─── STORED RECORDS ───

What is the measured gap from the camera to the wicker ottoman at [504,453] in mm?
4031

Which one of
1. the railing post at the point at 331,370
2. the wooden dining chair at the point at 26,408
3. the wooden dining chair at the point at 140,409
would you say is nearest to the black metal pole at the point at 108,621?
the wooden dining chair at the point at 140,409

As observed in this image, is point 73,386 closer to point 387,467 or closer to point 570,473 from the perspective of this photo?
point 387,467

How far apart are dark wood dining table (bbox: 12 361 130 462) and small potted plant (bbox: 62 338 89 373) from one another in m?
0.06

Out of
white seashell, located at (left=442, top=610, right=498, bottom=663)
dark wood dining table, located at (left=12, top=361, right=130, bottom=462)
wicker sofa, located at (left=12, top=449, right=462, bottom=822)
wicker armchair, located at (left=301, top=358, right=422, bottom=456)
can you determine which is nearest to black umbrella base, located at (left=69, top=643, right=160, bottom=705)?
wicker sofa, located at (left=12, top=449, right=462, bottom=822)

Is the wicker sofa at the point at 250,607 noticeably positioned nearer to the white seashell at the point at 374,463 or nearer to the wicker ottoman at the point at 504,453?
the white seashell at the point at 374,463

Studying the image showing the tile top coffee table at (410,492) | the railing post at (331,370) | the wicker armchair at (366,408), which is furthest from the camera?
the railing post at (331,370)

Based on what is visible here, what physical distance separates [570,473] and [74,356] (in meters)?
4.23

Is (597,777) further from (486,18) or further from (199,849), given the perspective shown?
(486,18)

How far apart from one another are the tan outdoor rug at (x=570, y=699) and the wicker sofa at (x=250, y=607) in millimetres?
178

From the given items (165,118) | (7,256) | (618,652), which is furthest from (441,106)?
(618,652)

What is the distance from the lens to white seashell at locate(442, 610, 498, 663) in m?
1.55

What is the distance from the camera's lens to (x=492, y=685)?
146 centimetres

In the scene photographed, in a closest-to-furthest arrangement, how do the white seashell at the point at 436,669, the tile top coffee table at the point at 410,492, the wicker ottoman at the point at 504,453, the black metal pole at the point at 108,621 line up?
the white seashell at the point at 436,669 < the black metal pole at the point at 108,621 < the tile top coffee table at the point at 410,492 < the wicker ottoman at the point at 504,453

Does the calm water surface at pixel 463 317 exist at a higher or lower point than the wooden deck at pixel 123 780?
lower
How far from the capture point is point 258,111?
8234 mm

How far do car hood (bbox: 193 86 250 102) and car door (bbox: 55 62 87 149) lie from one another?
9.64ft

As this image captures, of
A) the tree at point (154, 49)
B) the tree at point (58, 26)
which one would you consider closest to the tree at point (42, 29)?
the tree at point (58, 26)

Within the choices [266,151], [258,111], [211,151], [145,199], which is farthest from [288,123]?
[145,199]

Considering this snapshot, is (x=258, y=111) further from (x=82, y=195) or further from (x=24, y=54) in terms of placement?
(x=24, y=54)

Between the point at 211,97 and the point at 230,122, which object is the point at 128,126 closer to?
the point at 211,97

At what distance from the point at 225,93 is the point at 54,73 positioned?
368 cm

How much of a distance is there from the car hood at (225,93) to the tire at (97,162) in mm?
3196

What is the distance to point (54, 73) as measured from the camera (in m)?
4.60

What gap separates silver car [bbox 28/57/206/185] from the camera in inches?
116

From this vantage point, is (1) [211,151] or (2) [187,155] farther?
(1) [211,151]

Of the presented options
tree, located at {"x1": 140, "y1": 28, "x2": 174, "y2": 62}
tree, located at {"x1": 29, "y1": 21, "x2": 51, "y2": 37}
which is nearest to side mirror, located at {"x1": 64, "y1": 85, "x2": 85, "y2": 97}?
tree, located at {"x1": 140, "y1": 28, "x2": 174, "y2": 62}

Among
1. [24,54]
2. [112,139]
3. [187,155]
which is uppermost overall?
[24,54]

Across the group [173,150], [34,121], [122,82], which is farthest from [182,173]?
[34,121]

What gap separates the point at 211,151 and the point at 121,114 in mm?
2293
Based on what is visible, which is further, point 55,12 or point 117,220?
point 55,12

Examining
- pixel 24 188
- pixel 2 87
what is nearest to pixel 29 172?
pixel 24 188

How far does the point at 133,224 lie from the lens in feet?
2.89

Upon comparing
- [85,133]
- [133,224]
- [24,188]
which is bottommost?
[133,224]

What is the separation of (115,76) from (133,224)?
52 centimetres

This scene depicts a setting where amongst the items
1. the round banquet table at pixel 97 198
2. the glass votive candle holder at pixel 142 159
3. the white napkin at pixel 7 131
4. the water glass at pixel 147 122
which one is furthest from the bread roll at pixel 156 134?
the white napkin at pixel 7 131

───

WRITTEN REQUEST
Reproduce these lines verbatim, beginning at the line that contains "What is the distance to" and continuing through the end of the records, both ends included.

TASK RESPONSE
What is the distance to point (54, 73) as measured from the camera (in m)?
4.60

What gap separates silver car [bbox 28/57/206/185] from the camera in inches?
116

From this vantage point, is (1) [211,151] or (2) [187,155] farther?
(1) [211,151]

Of the presented options
tree, located at {"x1": 140, "y1": 28, "x2": 174, "y2": 62}
tree, located at {"x1": 29, "y1": 21, "x2": 51, "y2": 37}
which is nearest to side mirror, located at {"x1": 64, "y1": 85, "x2": 85, "y2": 97}?
tree, located at {"x1": 140, "y1": 28, "x2": 174, "y2": 62}

Among
1. [24,54]
2. [112,139]
3. [187,155]
which is uppermost overall?
[24,54]

Across the group [173,150], [34,121], [122,82], which is farthest from [182,173]?
[34,121]

What gap separates the point at 211,151 and the point at 121,114 in mm?
2293
Based on what is visible, which is further, point 55,12 or point 117,220?
point 55,12

Examining
- pixel 24 188
- pixel 2 87
what is nearest to pixel 29 172?
pixel 24 188

How far does the point at 133,224 lie from the lens in feet?
2.89

Upon comparing
- [85,133]
- [133,224]
- [24,188]
which is bottommost?
[133,224]

What is the separation of (115,76) from (133,224)?
52 centimetres

This scene depicts a setting where amongst the items
1. the round banquet table at pixel 97 198
2. the glass votive candle holder at pixel 142 159
3. the white napkin at pixel 7 131
4. the water glass at pixel 147 122
which one is furthest from the bread roll at pixel 156 134?
the white napkin at pixel 7 131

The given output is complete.